As AI continues to permeate society, practical issues are emerging. Technology advancements that improve both the accuracy and ease of building AI will further expand its application. Additionally, ensuring transparency will create more socially accepted AI, accelerating its integration into society.
As AI becomes commonplace and the myth of an omnipotent AI dispelled, users are focusing on its practical applications. One factor that has popularized AI is technology that makes it easier to develop. Deep learning acted as a catalyst for today’s AI boom by achieving an overwhelming degree of accuracy over traditional methods at an image recognition contest in 2012. This initiated a significant boost in AI-related research and the building of development frameworks. Consequently, advanced deep-learning-based services are now considerably easier to develop. However, expertise in neural network structures and parameter tuning is needed to further improve accuracy.
In 2018, Google launched a service called Cloud AutoML, which automatically generates high-quality, machine learning models. With use of this service, the learning data itself is all that is required to build an accurate AI system. As a result, AI will likely begin to permeate fields where its application has been slow due to lack of expertise.
To sustain performance, AI requires maintenance, including adaptation to environmental changes and resolution of issues identified after implementation. As AI pervades society and business, maintenance costs and upgrades will become increasingly important. One solution to this issue is a technology called active learning, in which AI automatically identifies and learns from cases where it has low confidence in its understanding, efficiently improving its accuracy. Use of active learning not only generates judgement improvements, but enables a proactive division of labor between humans and AI. Moreover, these technological advancements streamline the task of AI experts, easing the global AI labor shortage.
While AI has outperformed humans in the accuracy of image and voice recognition within a controlled, research environment, it is important to remember that AI and humans recognize things differently in the real world. For example, a person can easily recognize the attributes of a can of beer – the brand, that it’s an alcoholic beverage for consumption by adults, if it is full or empty, and if it is cold or warm. AI, on the other hand, lacks this cognitive capacity and it is impractical to provide AI with all real-world knowledge in its entirety.
One approach to resolve this difference is called embodied AI. Humans acquire knowledge through interactions with society and by using the five senses. Assuming both a physical body and intelligence are necessary to acquire certain knowledge, this method uses an AI robot with sensors to move around the environment and look at, listen to and touch objects. If this approach proves successful, AI will likely be able to make physical connections to objects and adapt to individual situations in a more flexible way.
There is also a significant deviation in the amount of data and time humans and AI require to learn a task. AI must learn any new undertaking from scratch using huge amounts of data, while humans can learn incrementally with minimal input. This is because humans have accrued a basis for learning. One means for AI to develop this human capacity is called meta learning. Using meta learning a robot can replicate a simple task, like placing an object in one of multiple containers that are set in different positions, after viewing a video that shows the relevant movements. Further advancement of this technology will likely widen the range of AI applications for manufacturing and home robots.

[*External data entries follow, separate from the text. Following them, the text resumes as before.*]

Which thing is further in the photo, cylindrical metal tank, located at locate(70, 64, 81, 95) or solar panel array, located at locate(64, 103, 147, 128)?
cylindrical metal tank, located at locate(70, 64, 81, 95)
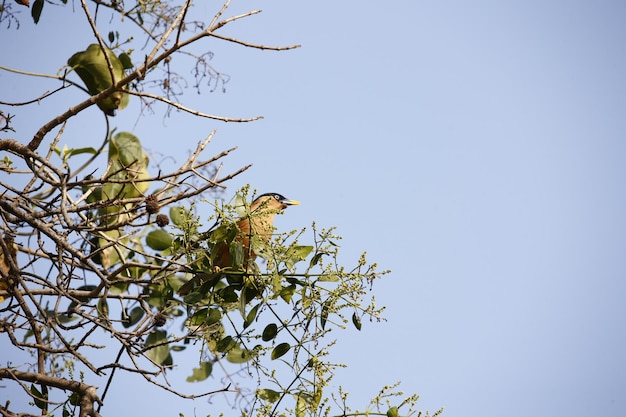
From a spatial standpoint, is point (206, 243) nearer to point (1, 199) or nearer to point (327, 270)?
point (327, 270)

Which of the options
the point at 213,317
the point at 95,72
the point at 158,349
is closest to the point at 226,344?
the point at 213,317

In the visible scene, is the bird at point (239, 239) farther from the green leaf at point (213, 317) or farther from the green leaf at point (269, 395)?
the green leaf at point (269, 395)

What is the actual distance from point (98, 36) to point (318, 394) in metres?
1.27

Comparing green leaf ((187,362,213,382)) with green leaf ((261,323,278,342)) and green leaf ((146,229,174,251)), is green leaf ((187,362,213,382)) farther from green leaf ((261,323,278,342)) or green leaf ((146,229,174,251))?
green leaf ((261,323,278,342))

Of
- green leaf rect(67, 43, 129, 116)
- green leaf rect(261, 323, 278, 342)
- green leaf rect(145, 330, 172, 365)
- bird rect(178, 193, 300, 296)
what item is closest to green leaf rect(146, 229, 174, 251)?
green leaf rect(145, 330, 172, 365)

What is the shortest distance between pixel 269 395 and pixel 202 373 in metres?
1.21

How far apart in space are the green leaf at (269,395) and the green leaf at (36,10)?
179 cm

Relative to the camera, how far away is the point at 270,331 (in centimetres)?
256

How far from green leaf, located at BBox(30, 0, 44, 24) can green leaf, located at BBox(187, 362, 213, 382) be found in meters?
1.62

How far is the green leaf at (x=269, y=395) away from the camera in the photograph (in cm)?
248

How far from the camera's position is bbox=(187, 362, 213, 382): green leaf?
3.60 metres

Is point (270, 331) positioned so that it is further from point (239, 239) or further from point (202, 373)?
point (202, 373)

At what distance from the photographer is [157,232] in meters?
3.56

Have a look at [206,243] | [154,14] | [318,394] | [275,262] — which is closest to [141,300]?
[206,243]
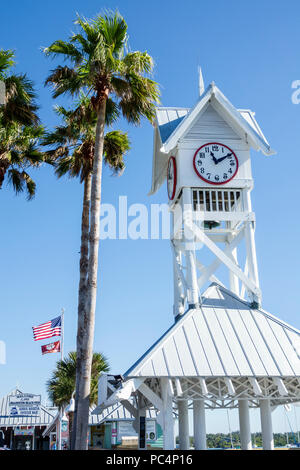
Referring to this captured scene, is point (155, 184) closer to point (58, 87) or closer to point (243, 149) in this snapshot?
point (243, 149)

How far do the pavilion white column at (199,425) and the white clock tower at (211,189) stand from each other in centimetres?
389

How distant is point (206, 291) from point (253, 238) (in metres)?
2.62

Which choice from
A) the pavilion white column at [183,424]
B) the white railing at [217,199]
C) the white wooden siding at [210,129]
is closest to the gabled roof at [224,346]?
the white railing at [217,199]

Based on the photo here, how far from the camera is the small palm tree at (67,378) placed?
37719mm

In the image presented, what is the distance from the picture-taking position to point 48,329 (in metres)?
31.0

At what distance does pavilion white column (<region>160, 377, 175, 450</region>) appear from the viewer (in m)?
15.1

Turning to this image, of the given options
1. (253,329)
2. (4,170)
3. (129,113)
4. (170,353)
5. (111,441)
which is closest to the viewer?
(170,353)

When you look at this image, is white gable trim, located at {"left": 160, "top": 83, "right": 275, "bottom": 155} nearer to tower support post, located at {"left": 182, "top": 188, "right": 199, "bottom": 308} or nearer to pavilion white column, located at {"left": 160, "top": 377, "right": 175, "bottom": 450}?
tower support post, located at {"left": 182, "top": 188, "right": 199, "bottom": 308}

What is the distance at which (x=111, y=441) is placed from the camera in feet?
136

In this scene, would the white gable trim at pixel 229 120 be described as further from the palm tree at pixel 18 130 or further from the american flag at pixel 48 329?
the american flag at pixel 48 329

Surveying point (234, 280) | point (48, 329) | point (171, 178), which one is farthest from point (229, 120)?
point (48, 329)

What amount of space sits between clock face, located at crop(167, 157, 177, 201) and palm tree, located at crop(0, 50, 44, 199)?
548 cm

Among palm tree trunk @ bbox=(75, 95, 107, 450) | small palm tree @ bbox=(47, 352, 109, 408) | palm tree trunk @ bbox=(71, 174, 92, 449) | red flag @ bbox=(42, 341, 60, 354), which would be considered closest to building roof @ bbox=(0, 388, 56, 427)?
small palm tree @ bbox=(47, 352, 109, 408)
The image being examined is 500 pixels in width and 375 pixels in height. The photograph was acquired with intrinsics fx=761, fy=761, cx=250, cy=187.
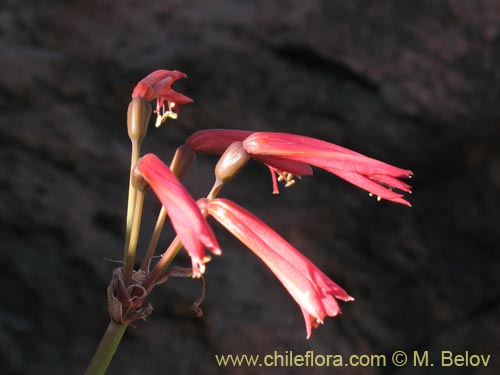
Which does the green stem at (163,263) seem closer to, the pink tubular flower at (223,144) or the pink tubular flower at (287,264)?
the pink tubular flower at (287,264)

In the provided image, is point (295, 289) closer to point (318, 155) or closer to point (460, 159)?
point (318, 155)

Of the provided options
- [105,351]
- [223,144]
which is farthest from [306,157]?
[105,351]

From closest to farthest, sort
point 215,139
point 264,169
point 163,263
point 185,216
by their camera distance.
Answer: point 185,216 → point 163,263 → point 215,139 → point 264,169

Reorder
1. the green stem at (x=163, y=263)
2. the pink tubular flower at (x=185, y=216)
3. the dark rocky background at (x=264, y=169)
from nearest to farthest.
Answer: the pink tubular flower at (x=185, y=216)
the green stem at (x=163, y=263)
the dark rocky background at (x=264, y=169)

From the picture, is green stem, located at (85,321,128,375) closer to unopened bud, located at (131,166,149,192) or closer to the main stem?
the main stem

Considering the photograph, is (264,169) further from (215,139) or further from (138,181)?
(138,181)

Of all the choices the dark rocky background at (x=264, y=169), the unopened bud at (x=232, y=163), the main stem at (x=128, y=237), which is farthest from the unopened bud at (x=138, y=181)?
the dark rocky background at (x=264, y=169)
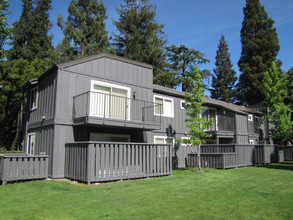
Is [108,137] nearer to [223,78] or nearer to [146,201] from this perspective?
[146,201]

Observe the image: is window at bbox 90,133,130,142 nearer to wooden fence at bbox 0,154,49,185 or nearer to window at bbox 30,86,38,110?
wooden fence at bbox 0,154,49,185

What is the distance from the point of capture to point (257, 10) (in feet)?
143

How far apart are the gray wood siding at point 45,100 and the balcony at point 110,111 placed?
1.09 m

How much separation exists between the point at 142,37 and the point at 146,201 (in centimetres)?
3089

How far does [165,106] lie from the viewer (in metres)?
17.1

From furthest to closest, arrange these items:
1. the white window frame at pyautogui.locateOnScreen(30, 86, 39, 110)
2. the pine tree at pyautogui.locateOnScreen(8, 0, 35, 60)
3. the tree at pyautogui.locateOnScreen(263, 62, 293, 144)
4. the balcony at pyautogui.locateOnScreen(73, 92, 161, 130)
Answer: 1. the pine tree at pyautogui.locateOnScreen(8, 0, 35, 60)
2. the tree at pyautogui.locateOnScreen(263, 62, 293, 144)
3. the white window frame at pyautogui.locateOnScreen(30, 86, 39, 110)
4. the balcony at pyautogui.locateOnScreen(73, 92, 161, 130)

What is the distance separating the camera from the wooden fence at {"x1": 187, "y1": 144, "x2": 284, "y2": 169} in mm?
15750

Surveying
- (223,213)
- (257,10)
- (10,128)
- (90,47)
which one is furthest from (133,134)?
(257,10)

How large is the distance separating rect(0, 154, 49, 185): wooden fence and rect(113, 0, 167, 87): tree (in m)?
23.7

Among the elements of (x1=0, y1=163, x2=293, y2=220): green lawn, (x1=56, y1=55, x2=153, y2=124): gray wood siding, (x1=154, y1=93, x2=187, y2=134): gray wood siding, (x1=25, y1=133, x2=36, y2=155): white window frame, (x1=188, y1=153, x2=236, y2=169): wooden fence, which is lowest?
(x1=0, y1=163, x2=293, y2=220): green lawn

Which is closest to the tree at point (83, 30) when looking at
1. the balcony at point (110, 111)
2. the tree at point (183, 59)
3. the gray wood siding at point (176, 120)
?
the tree at point (183, 59)

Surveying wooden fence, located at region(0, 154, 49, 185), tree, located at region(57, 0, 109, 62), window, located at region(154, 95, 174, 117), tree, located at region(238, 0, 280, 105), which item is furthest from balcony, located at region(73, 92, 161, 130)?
tree, located at region(238, 0, 280, 105)

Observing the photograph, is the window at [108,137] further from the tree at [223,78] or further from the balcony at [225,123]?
the tree at [223,78]

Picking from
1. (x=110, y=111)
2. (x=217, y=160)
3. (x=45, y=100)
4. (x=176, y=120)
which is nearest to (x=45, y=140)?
(x=45, y=100)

While AI has already been implemented in loan screening, adoption of recruitment criteria and prediction of repeat criminal offenses, it sometimes causes problems because its logic is not transparent. For instance, one case found that the AI was using a logic that gave priority to men over women in a recruitment process. To use AI in fields that deal with lives, including self-driving cars and medical diagnoses, accountability is required to prevent such potential problems.
Against this background, development of technologies to enable AI to explain the basis for its judgment are gaining momentum. One of these projects is called visual question answering that allows AI to answer relevant questions about a given image. For instance, to answer a question about what kind of sport children are playing, AI must distinguish objects in the image such as children as well as the type of ball. To date, AI has been able to visualize the basis for its judgment and verbalize an explanation with such an image.
In healthcare, researchers are experimenting with ways to present patient data and physicians’ diagnostic notes that corroborate AI prediction of death risks of inpatients and duration of hospitalization. Due to the complex and entangled factors involved in such decision-making, it is crucial to present an objective basis to physicians for judgment. Elucidating the basis for judgment will likely empower people to make faster decisions with confidence based on AI predicted results.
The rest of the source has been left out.